## Objectif
D'après l'extrait sur la famille Saverys, quel magnat norvégien veut lui aussi mettre la main sur Euronav ?

## Extrait du document
————————

Les Saverys, discrète fortune anversoise… mais géants des mers

Le duel belgo-norvégien pour l'acquisition de l'entreprise maritime Euronav a ramené la famille Saverys dans l'actualité. © belga

“Combat naval à Anvers”, “Les Vikings débarquent”, “Ne pas brader au profit des Vikings”: voici quelques-unes des petites phrases qui émaillent la bataille pour la reprise d’Euronav. Les Saverys et le magnat norvégien John Fredriksen lorgnent tous un des plus grands acteurs mondiaux du transport de pétrole par mer. L’occasion de s’intéresser d’un peu plus près à cette discrète famille d’armateurs anversois.

————————

## Lignes enregistrées
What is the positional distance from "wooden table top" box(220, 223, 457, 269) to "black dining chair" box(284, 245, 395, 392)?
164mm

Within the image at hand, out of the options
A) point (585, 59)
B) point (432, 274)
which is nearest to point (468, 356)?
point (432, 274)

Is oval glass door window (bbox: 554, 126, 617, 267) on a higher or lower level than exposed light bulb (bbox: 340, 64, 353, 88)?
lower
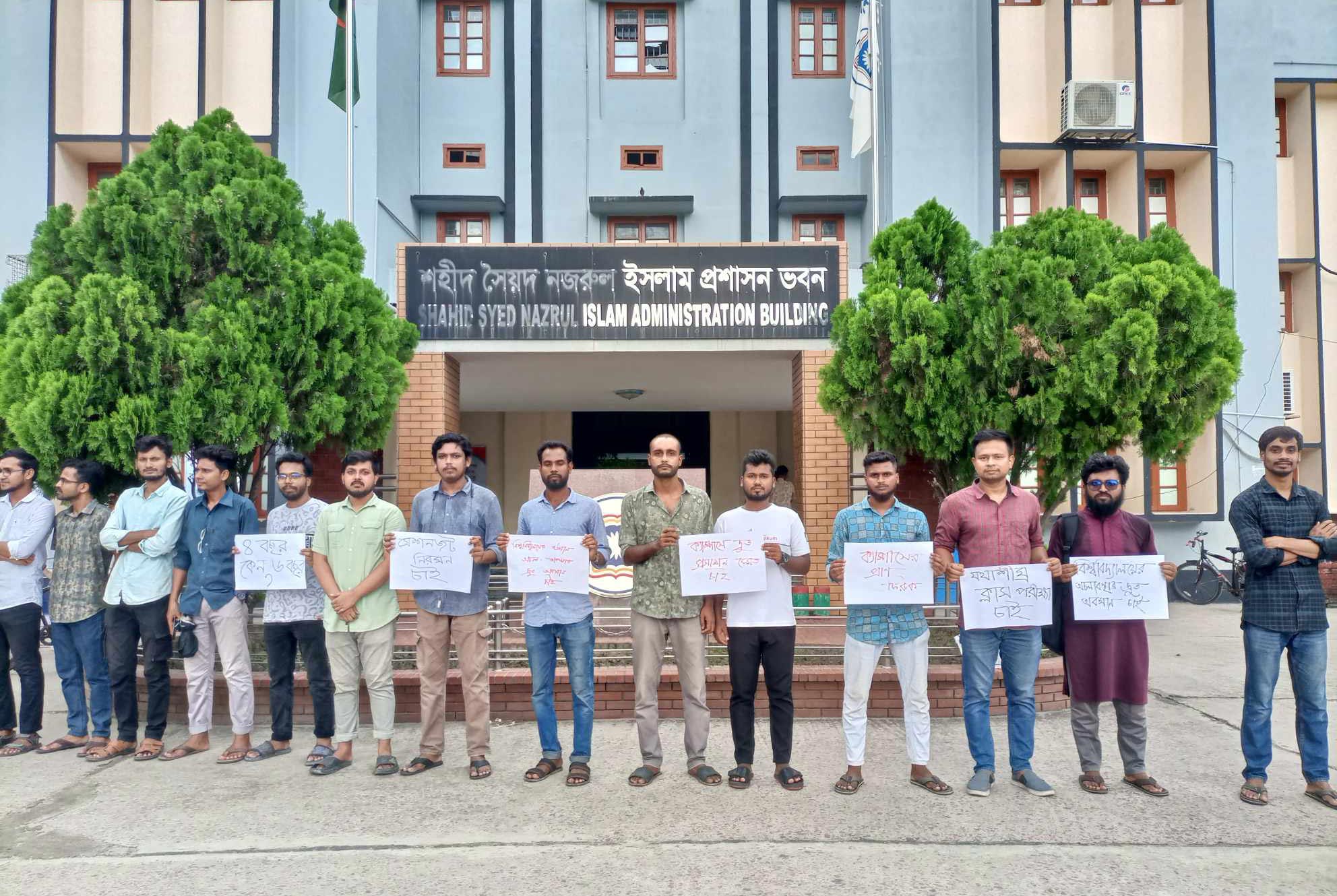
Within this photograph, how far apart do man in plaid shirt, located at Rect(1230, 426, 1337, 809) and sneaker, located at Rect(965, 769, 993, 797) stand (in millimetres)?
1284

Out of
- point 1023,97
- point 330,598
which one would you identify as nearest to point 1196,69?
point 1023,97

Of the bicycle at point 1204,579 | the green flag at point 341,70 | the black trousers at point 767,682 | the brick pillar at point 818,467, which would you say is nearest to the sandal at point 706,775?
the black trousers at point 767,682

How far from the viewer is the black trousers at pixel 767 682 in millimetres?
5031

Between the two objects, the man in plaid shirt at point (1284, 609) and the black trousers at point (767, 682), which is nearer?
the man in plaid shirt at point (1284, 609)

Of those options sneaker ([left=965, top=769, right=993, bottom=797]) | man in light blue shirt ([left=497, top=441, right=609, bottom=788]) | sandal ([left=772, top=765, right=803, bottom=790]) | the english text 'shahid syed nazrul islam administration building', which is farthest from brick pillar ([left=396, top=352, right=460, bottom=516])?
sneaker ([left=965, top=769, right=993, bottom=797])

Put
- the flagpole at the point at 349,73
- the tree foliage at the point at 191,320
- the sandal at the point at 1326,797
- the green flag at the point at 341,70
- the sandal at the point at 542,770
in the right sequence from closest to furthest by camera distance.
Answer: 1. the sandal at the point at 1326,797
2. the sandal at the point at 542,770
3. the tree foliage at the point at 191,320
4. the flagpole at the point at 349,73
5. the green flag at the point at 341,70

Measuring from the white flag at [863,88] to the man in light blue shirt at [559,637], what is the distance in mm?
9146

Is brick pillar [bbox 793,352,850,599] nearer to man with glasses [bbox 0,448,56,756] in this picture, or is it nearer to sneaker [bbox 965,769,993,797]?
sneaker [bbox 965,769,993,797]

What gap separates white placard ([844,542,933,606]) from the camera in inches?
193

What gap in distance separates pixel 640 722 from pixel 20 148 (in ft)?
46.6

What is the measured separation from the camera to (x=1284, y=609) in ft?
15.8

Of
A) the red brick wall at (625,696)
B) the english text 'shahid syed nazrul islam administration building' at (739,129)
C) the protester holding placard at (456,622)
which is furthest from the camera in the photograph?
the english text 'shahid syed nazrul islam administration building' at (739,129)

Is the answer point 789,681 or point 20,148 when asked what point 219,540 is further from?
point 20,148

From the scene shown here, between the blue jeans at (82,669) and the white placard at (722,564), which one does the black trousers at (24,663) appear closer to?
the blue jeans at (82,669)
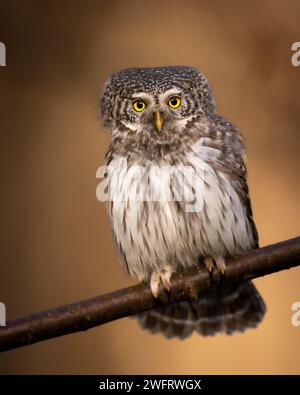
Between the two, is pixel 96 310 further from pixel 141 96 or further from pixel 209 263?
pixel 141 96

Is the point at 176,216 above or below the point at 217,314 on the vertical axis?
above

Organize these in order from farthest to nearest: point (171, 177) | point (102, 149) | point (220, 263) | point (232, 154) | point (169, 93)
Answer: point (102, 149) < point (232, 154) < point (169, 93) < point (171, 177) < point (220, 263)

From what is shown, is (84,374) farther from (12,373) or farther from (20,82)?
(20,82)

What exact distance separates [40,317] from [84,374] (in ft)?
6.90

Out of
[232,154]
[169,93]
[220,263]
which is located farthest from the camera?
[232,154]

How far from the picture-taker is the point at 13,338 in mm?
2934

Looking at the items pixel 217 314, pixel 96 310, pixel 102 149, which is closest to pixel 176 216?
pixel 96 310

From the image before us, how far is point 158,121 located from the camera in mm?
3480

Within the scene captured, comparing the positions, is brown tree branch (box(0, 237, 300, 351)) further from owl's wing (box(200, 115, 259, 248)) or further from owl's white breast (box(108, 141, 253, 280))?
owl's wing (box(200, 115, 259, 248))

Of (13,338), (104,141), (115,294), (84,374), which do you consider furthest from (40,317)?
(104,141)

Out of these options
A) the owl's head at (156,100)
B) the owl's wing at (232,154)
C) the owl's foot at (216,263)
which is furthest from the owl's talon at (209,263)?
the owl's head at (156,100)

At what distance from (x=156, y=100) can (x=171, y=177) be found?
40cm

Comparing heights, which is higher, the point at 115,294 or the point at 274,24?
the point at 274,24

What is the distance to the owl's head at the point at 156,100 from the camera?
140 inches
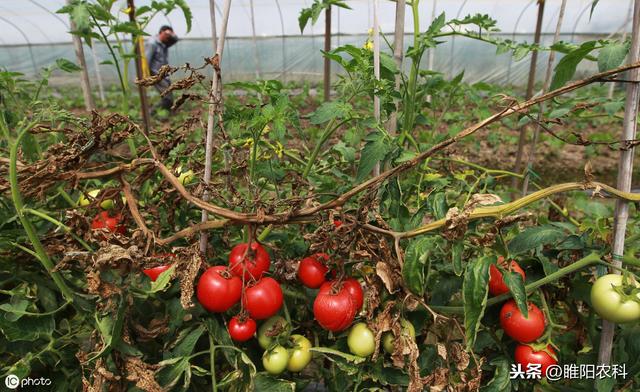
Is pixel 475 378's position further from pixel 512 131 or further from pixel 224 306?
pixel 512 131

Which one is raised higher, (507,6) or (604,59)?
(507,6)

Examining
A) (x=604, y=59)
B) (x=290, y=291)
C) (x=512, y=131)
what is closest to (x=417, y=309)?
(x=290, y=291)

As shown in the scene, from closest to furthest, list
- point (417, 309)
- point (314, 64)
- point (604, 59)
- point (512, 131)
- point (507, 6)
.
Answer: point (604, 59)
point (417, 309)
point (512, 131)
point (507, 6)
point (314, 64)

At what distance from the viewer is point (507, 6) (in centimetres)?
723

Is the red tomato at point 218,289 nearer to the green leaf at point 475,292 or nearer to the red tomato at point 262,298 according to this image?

————————

## La solution
John Fredriksen.